- Born: 1960 (age 65–66)
- Education: Georgia Institute of Technology (BS, MS)
- Known for: Electronic systems research
- Scientific career
- Workplaces: Georgia Tech Research Institute

= Joe Brooks (researcher) =

American researcher

Joseph Brooks (born 1960) is an American academic who is the deputy director of Electronics, Optics, and Systems at Georgia Tech Research Institute. He is the former director of the GTRI Electronic Systems Laboratory (ELSYS).

==Early life, education and adulthood==
Joseph Larry Brooks is the third of three children born to Charles William Brooks and Grace Mitchell Brooks of Hiram, Georgia in March 1960. Brooks attended the University of Georgia from 1978 to 1980 before transferring to the Georgia Institute of Technology, where he earned a Bachelor of Science in electrical engineering in 1982 and Master of Science in Electrical Engineering in 1986.

Brooks married his Kellie Williams Brooks in 1984 and they have two children.

==Career==
Brooks worked as a student assistant at the Georgia Tech Research Institute while earning his bachelor's degree, and was hired as research engineer I in 1982 once he received his bachelor's degree.

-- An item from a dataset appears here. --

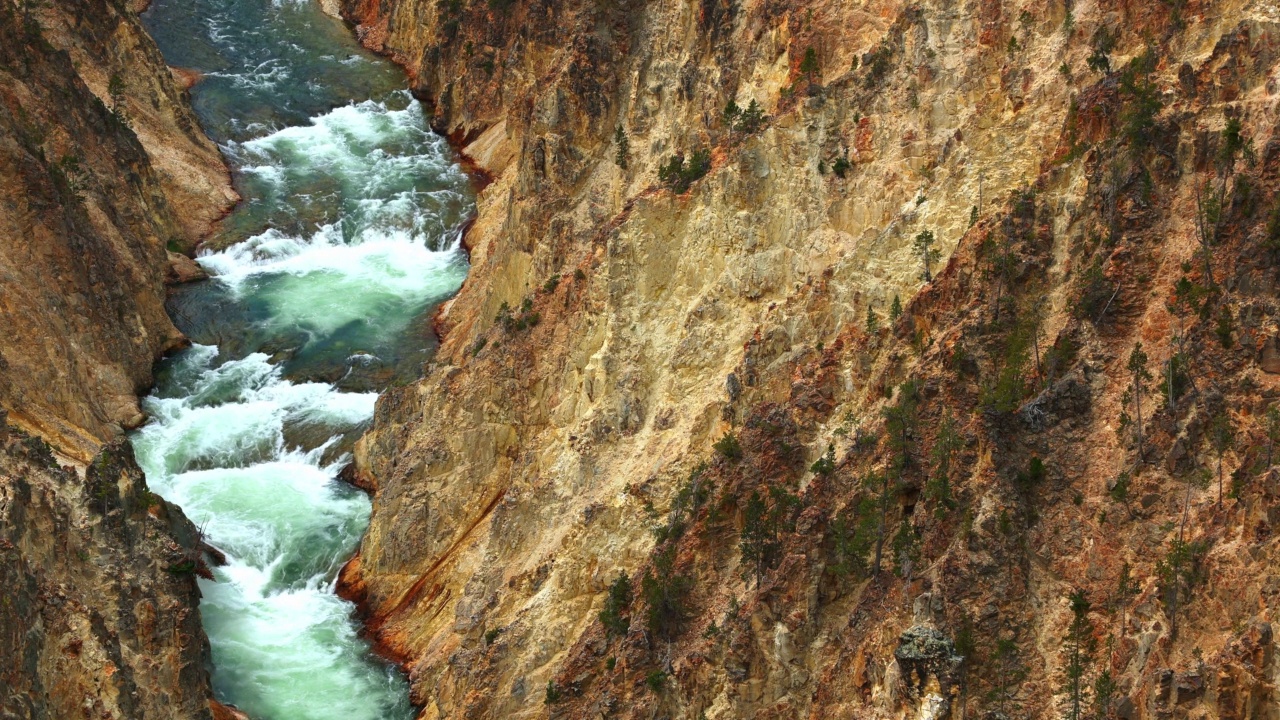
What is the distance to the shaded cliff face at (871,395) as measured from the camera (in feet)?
71.3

He worked at GTRI full-time while earning his master's degree, in what was then known as the Systems Engineering Lab (now the Electronic Systems Laboratory).

In November 2010, the previous director of the Electronic Systems Laboratory retired, and Brooks was named interim lab director. In January 2011, he was named the director of the lab. He held this position until 2014, when he was named deputy director of the newly created Electronics, Optics, and Systems Directorate, which oversees ELSYS as well as the Electro-Optical Systems Laboratory and the Applied Systems Laboratory.